Data for this exercise below:
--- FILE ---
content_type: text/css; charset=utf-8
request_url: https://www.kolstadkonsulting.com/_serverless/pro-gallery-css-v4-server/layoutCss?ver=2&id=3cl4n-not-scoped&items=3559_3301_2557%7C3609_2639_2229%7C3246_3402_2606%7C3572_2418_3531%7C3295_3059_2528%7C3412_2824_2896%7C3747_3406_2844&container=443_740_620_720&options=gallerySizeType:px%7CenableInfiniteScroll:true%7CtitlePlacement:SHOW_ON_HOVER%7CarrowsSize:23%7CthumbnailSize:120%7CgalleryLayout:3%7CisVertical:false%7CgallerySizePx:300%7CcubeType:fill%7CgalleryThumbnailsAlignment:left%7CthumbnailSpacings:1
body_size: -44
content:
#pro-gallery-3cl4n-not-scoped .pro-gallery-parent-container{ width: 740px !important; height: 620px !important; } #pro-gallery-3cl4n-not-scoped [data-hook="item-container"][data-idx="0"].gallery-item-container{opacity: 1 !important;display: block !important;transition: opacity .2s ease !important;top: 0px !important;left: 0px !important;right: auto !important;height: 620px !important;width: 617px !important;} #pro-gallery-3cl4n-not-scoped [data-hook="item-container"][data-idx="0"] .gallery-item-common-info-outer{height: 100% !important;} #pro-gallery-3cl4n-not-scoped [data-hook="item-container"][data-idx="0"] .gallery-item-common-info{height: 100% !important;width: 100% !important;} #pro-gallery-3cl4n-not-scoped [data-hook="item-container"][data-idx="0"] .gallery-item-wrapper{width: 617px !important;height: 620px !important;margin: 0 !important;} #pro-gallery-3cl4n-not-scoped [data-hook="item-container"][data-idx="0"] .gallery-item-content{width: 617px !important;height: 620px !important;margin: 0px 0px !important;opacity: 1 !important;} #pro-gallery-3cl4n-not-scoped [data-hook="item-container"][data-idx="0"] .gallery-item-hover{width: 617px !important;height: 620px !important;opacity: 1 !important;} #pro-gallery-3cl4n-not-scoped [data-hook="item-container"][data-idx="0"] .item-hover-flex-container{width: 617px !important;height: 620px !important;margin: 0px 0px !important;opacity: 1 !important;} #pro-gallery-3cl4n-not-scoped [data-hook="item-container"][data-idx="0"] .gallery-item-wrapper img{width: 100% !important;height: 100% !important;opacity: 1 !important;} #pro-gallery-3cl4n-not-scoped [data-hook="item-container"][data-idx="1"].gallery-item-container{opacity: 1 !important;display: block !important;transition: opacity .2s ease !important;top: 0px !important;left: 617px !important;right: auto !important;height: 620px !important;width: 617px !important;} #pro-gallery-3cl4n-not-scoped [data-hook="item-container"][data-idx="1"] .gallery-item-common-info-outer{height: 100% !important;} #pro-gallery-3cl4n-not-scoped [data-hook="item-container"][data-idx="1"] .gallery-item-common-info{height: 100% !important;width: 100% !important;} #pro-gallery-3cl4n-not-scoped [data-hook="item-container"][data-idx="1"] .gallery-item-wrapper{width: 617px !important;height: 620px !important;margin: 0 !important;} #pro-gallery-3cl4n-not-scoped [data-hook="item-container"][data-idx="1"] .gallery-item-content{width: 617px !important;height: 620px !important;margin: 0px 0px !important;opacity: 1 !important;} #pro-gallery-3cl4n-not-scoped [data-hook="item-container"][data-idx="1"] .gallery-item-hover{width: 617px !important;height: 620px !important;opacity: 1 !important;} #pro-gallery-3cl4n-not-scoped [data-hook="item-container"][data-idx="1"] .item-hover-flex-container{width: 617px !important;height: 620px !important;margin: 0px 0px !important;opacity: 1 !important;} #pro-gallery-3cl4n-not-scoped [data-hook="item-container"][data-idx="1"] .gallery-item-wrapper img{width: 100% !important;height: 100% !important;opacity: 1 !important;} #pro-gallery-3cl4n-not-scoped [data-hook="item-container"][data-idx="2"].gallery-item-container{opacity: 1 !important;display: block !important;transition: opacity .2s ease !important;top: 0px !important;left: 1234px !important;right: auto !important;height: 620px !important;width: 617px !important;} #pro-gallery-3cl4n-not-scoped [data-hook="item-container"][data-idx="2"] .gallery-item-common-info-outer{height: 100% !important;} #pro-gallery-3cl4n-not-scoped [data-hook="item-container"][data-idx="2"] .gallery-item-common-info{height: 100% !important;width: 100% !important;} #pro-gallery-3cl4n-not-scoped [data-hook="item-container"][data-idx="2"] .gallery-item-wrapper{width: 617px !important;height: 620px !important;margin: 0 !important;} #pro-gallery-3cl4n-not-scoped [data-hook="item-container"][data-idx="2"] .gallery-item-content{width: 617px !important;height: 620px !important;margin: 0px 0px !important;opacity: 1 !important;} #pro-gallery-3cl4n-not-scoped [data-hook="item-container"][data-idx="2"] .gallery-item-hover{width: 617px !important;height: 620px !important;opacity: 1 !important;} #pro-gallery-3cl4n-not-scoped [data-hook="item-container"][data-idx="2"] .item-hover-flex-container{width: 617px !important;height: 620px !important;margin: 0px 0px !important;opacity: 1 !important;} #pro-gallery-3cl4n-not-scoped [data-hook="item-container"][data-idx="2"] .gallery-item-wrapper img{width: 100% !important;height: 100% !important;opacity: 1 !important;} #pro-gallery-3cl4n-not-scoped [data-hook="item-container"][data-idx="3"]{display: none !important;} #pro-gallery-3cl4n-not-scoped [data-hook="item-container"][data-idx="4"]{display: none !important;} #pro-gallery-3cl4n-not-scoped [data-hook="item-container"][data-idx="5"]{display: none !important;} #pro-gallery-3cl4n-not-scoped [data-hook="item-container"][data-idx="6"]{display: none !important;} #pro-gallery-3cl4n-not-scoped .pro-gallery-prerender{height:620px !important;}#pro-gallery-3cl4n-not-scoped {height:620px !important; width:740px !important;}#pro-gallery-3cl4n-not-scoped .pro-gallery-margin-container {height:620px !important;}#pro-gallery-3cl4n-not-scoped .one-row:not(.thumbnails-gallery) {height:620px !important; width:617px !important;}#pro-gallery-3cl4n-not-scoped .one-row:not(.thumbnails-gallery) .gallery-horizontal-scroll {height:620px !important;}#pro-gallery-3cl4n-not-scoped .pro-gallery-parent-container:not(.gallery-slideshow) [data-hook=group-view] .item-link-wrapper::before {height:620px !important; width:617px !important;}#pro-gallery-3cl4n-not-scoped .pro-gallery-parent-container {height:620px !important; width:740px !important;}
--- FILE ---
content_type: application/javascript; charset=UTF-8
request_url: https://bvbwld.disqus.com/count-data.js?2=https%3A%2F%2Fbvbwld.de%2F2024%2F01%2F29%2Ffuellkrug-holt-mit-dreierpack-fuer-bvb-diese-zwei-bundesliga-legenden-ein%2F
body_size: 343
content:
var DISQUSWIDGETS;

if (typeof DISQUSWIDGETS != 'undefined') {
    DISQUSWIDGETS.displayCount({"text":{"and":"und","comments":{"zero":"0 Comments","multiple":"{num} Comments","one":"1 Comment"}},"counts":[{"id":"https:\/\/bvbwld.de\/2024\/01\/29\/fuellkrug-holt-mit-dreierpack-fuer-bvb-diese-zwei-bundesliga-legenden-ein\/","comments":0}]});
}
End of Data for this exercise.
■ **What you are asked to do**
Every single line of the data above must be set down again exactly.

■ **Written reply**
--- FILE ---
content_type: text/css; charset=utf-8
request_url: https://www.kolstadkonsulting.com/_serverless/pro-gallery-css-v4-server/layoutCss?ver=2&id=3cl4n-not-scoped&items=3559_3301_2557%7C3609_2639_2229%7C3246_3402_2606%7C3572_2418_3531%7C3295_3059_2528%7C3412_2824_2896%7C3747_3406_2844&container=443_740_620_720&options=gallerySizeType:px%7CenableInfiniteScroll:true%7CtitlePlacement:SHOW_ON_HOVER%7CarrowsSize:23%7CthumbnailSize:120%7CgalleryLayout:3%7CisVertical:false%7CgallerySizePx:300%7CcubeType:fill%7CgalleryThumbnailsAlignment:left%7CthumbnailSpacings:1
body_size: -44
content:
#pro-gallery-3cl4n-not-scoped .pro-gallery-parent-container{ width: 740px !important; height: 620px !important; } #pro-gallery-3cl4n-not-scoped [data-hook="item-container"][data-idx="0"].gallery-item-container{opacity: 1 !important;display: block !important;transition: opacity .2s ease !important;top: 0px !important;left: 0px !important;right: auto !important;height: 620px !important;width: 617px !important;} #pro-gallery-3cl4n-not-scoped [data-hook="item-container"][data-idx="0"] .gallery-item-common-info-outer{height: 100% !important;} #pro-gallery-3cl4n-not-scoped [data-hook="item-container"][data-idx="0"] .gallery-item-common-info{height: 100% !important;width: 100% !important;} #pro-gallery-3cl4n-not-scoped [data-hook="item-container"][data-idx="0"] .gallery-item-wrapper{width: 617px !important;height: 620px !important;margin: 0 !important;} #pro-gallery-3cl4n-not-scoped [data-hook="item-container"][data-idx="0"] .gallery-item-content{width: 617px !important;height: 620px !important;margin: 0px 0px !important;opacity: 1 !important;} #pro-gallery-3cl4n-not-scoped [data-hook="item-container"][data-idx="0"] .gallery-item-hover{width: 617px !important;height: 620px !important;opacity: 1 !important;} #pro-gallery-3cl4n-not-scoped [data-hook="item-container"][data-idx="0"] .item-hover-flex-container{width: 617px !important;height: 620px !important;margin: 0px 0px !important;opacity: 1 !important;} #pro-gallery-3cl4n-not-scoped [data-hook="item-container"][data-idx="0"] .gallery-item-wrapper img{width: 100% !important;height: 100% !important;opacity: 1 !important;} #pro-gallery-3cl4n-not-scoped [data-hook="item-container"][data-idx="1"].gallery-item-container{opacity: 1 !important;display: block !important;transition: opacity .2s ease !important;top: 0px !important;left: 617px !important;right: auto !important;height: 620px !important;width: 617px !important;} #pro-gallery-3cl4n-not-scoped [data-hook="item-container"][data-idx="1"] .gallery-item-common-info-outer{height: 100% !important;} #pro-gallery-3cl4n-not-scoped [data-hook="item-container"][data-idx="1"] .gallery-item-common-info{height: 100% !important;width: 100% !important;} #pro-gallery-3cl4n-not-scoped [data-hook="item-container"][data-idx="1"] .gallery-item-wrapper{width: 617px !important;height: 620px !important;margin: 0 !important;} #pro-gallery-3cl4n-not-scoped [data-hook="item-container"][data-idx="1"] .gallery-item-content{width: 617px !important;height: 620px !important;margin: 0px 0px !important;opacity: 1 !important;} #pro-gallery-3cl4n-not-scoped [data-hook="item-container"][data-idx="1"] .gallery-item-hover{width: 617px !important;height: 620px !important;opacity: 1 !important;} #pro-gallery-3cl4n-not-scoped [data-hook="item-container"][data-idx="1"] .item-hover-flex-container{width: 617px !important;height: 620px !important;margin: 0px 0px !important;opacity: 1 !important;} #pro-gallery-3cl4n-not-scoped [data-hook="item-container"][data-idx="1"] .gallery-item-wrapper img{width: 100% !important;height: 100% !important;opacity: 1 !important;} #pro-gallery-3cl4n-not-scoped [data-hook="item-container"][data-idx="2"].gallery-item-container{opacity: 1 !important;display: block !important;transition: opacity .2s ease !important;top: 0px !important;left: 1234px !important;right: auto !important;height: 620px !important;width: 617px !important;} #pro-gallery-3cl4n-not-scoped [data-hook="item-container"][data-idx="2"] .gallery-item-common-info-outer{height: 100% !important;} #pro-gallery-3cl4n-not-scoped [data-hook="item-container"][data-idx="2"] .gallery-item-common-info{height: 100% !important;width: 100% !important;} #pro-gallery-3cl4n-not-scoped [data-hook="item-container"][data-idx="2"] .gallery-item-wrapper{width: 617px !important;height: 620px !important;margin: 0 !important;} #pro-gallery-3cl4n-not-scoped [data-hook="item-container"][data-idx="2"] .gallery-item-content{width: 617px !important;height: 620px !important;margin: 0px 0px !important;opacity: 1 !important;} #pro-gallery-3cl4n-not-scoped [data-hook="item-container"][data-idx="2"] .gallery-item-hover{width: 617px !important;height: 620px !important;opacity: 1 !important;} #pro-gallery-3cl4n-not-scoped [data-hook="item-container"][data-idx="2"] .item-hover-flex-container{width: 617px !important;height: 620px !important;margin: 0px 0px !important;opacity: 1 !important;} #pro-gallery-3cl4n-not-scoped [data-hook="item-container"][data-idx="2"] .gallery-item-wrapper img{width: 100% !important;height: 100% !important;opacity: 1 !important;} #pro-gallery-3cl4n-not-scoped [data-hook="item-container"][data-idx="3"]{display: none !important;} #pro-gallery-3cl4n-not-scoped [data-hook="item-container"][data-idx="4"]{display: none !important;} #pro-gallery-3cl4n-not-scoped [data-hook="item-container"][data-idx="5"]{display: none !important;} #pro-gallery-3cl4n-not-scoped [data-hook="item-container"][data-idx="6"]{display: none !important;} #pro-gallery-3cl4n-not-scoped .pro-gallery-prerender{height:620px !important;}#pro-gallery-3cl4n-not-scoped {height:620px !important; width:740px !important;}#pro-gallery-3cl4n-not-scoped .pro-gallery-margin-container {height:620px !important;}#pro-gallery-3cl4n-not-scoped .one-row:not(.thumbnails-gallery) {height:620px !important; width:617px !important;}#pro-gallery-3cl4n-not-scoped .one-row:not(.thumbnails-gallery) .gallery-horizontal-scroll {height:620px !important;}#pro-gallery-3cl4n-not-scoped .pro-gallery-parent-container:not(.gallery-slideshow) [data-hook=group-view] .item-link-wrapper::before {height:620px !important; width:617px !important;}#pro-gallery-3cl4n-not-scoped .pro-gallery-parent-container {height:620px !important; width:740px !important;}
--- FILE ---
content_type: application/javascript; charset=UTF-8
request_url: https://bvbwld.disqus.com/count-data.js?2=https%3A%2F%2Fbvbwld.de%2F2024%2F01%2F29%2Ffuellkrug-holt-mit-dreierpack-fuer-bvb-diese-zwei-bundesliga-legenden-ein%2F
body_size: 343
content:
var DISQUSWIDGETS;

if (typeof DISQUSWIDGETS != 'undefined') {
    DISQUSWIDGETS.displayCount({"text":{"and":"und","comments":{"zero":"0 Comments","multiple":"{num} Comments","one":"1 Comment"}},"counts":[{"id":"https:\/\/bvbwld.de\/2024\/01\/29\/fuellkrug-holt-mit-dreierpack-fuer-bvb-diese-zwei-bundesliga-legenden-ein\/","comments":0}]});
}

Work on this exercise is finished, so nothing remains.